Nineteen hundred and six was a revolutionary point in the middle of the naval age of steam. HMS Dreadnought was launched; and in talking about the state of navies, the terms “pre-dreadnought” and “super-dreadnought” underline the importance of the moment.

The Dreadnought sacrificed armour for speed and broadside power. She was a weapons platform of eight 12-inch guns, each capable of hurling an 850-pound shell 17,990 yards across the sea while knifing through the water at 25 knots with her powerful Parsons turbines. These had replaced the mammoth reciprocating engines. The Dreadnought’s new Parsons had increased her speed from 16 knots to around 21; the increased speed came with decreased maintenance. A new weapons platform demanded improved gunnery; Admiral Percy Scott revolutionized naval gunnery, introducing training with moving targets, spotting and director firing.

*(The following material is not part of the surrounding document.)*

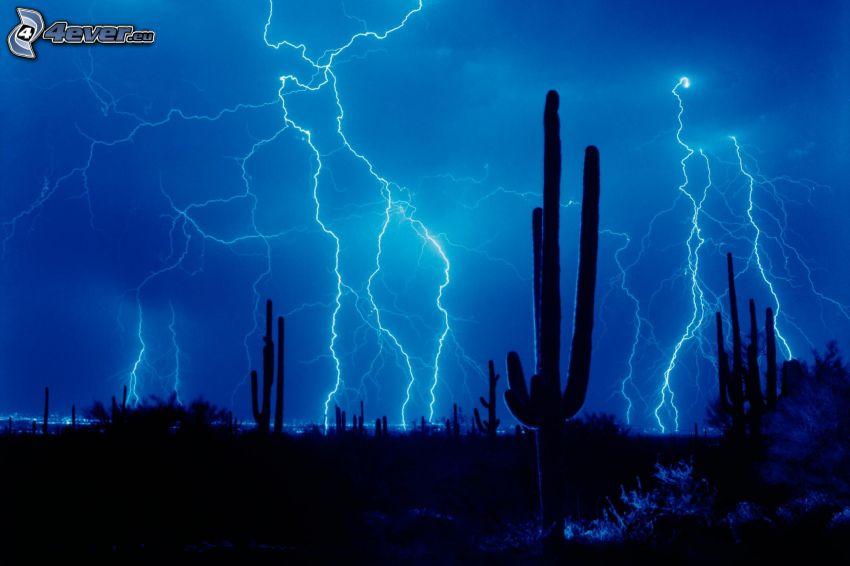 búrka, blesky, kaktusy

The German fleet was primarily developed for short-distance operations and crews often slept ashore. Short ranges meant less fuel. Less fuel meant more space, with lighter guns and more armour or armament weight. German ships tended to be lighter-gunned, slower but far more heavily armoured as a ratio to total displacement.

Here are some examples:

  • Iron Duke: 25,000 tons displacement; maximum side armour 12 inches; maximum turret armour 11 inches.
  • König: 25,390 tons displacement; maximum side armour 14 inches; maximum turret armour 14 inches.
  • Lion: 26,350 tons displacement; maximum side armour 9 inches; maximum turret armour 9 inches.

Another way of looking at it is to compare total armour to armour:

  • Queen Mary: 27,000 tons displacement, of which 3,900 tons was armour.
  • Seydlitz: 24,600 tons displacement, of which 5,200 tons was armour.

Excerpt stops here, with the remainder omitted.